=== SET EXERCISE ===
Without the pictures, print each of the records below exactly as it appears.

=== SUPPLIED DATA ===
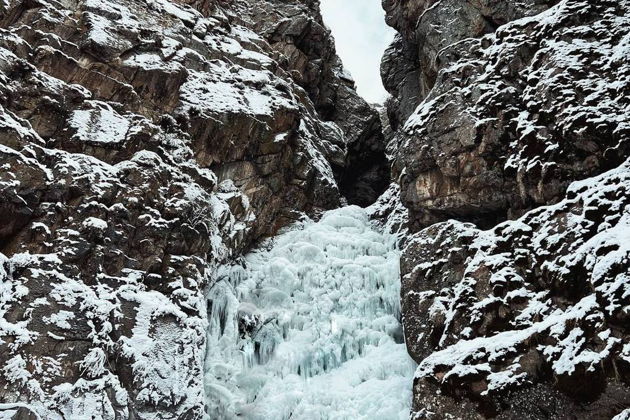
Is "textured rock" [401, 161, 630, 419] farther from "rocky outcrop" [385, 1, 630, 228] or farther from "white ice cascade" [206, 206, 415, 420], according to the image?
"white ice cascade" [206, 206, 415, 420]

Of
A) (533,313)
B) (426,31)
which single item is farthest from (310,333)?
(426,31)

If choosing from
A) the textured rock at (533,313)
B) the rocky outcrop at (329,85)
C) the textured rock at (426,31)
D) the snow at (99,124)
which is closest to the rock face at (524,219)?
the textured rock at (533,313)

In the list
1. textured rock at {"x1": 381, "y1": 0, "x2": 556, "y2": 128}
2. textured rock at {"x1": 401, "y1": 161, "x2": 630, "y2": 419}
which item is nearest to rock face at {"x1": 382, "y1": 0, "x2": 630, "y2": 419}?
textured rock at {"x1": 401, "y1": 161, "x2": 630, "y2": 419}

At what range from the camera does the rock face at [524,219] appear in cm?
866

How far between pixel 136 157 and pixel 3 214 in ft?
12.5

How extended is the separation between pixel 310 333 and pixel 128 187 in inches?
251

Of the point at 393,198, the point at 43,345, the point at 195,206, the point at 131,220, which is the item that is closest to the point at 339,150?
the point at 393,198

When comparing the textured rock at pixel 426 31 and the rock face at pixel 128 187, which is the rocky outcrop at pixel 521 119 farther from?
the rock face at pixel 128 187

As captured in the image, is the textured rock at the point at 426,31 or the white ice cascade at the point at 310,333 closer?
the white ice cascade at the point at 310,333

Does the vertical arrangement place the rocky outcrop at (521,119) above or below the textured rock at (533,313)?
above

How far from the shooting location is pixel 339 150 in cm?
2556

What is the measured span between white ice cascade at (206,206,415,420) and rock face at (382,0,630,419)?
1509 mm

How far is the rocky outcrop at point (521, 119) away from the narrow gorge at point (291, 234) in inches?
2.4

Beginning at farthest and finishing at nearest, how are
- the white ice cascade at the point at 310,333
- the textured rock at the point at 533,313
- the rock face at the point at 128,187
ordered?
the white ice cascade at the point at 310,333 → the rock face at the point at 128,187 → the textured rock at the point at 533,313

=== CORRECT OUTPUT ===
Is "textured rock" [401, 161, 630, 419] farther from "rocky outcrop" [385, 1, 630, 228] or farther from "white ice cascade" [206, 206, 415, 420], according to the image?
"white ice cascade" [206, 206, 415, 420]

Of
A) (533,313)
B) (426,31)
which single item is farthest from (310,333)?
(426,31)

If choosing from
A) the textured rock at (533,313)
B) the rocky outcrop at (329,85)
C) the textured rock at (426,31)
D) the snow at (99,124)
which is closest to the rock face at (524,219)?
the textured rock at (533,313)

In the list
1. textured rock at {"x1": 381, "y1": 0, "x2": 556, "y2": 128}
2. textured rock at {"x1": 401, "y1": 161, "x2": 630, "y2": 419}
which item is nearest to rock face at {"x1": 382, "y1": 0, "x2": 630, "y2": 419}?
textured rock at {"x1": 401, "y1": 161, "x2": 630, "y2": 419}

At what range from the camera does the rock face at [524,219] appear in cm?
866

How far between pixel 136 157 and pixel 3 214 in ft?
12.5

How extended is the separation between pixel 310 333 and pixel 128 187 in inches?
251

Of the point at 393,198, the point at 43,345, the point at 195,206, the point at 131,220, which is the item that is closest to the point at 339,150?
the point at 393,198

When comparing the textured rock at pixel 426 31 and the rock face at pixel 128 187, which is the rocky outcrop at pixel 521 119 farther from?
the rock face at pixel 128 187

As captured in the image, is the textured rock at the point at 426,31 or the white ice cascade at the point at 310,333 closer?
the white ice cascade at the point at 310,333

Does the vertical arrangement place the rocky outcrop at (521,119) above or below the textured rock at (533,313)?
above

How far from the shooting location is pixel 339 150 in cm?
2556

What is the measured span between white ice cascade at (206,206,415,420) and rock face at (382,0,630,419)?
1509 mm

How far is the rocky outcrop at point (521, 119) away from the narrow gorge at point (291, 234) in inches?
2.4

Beginning at farthest and finishing at nearest, how are
- the white ice cascade at the point at 310,333
- the textured rock at the point at 533,313
- the rock face at the point at 128,187
ordered?
the white ice cascade at the point at 310,333 → the rock face at the point at 128,187 → the textured rock at the point at 533,313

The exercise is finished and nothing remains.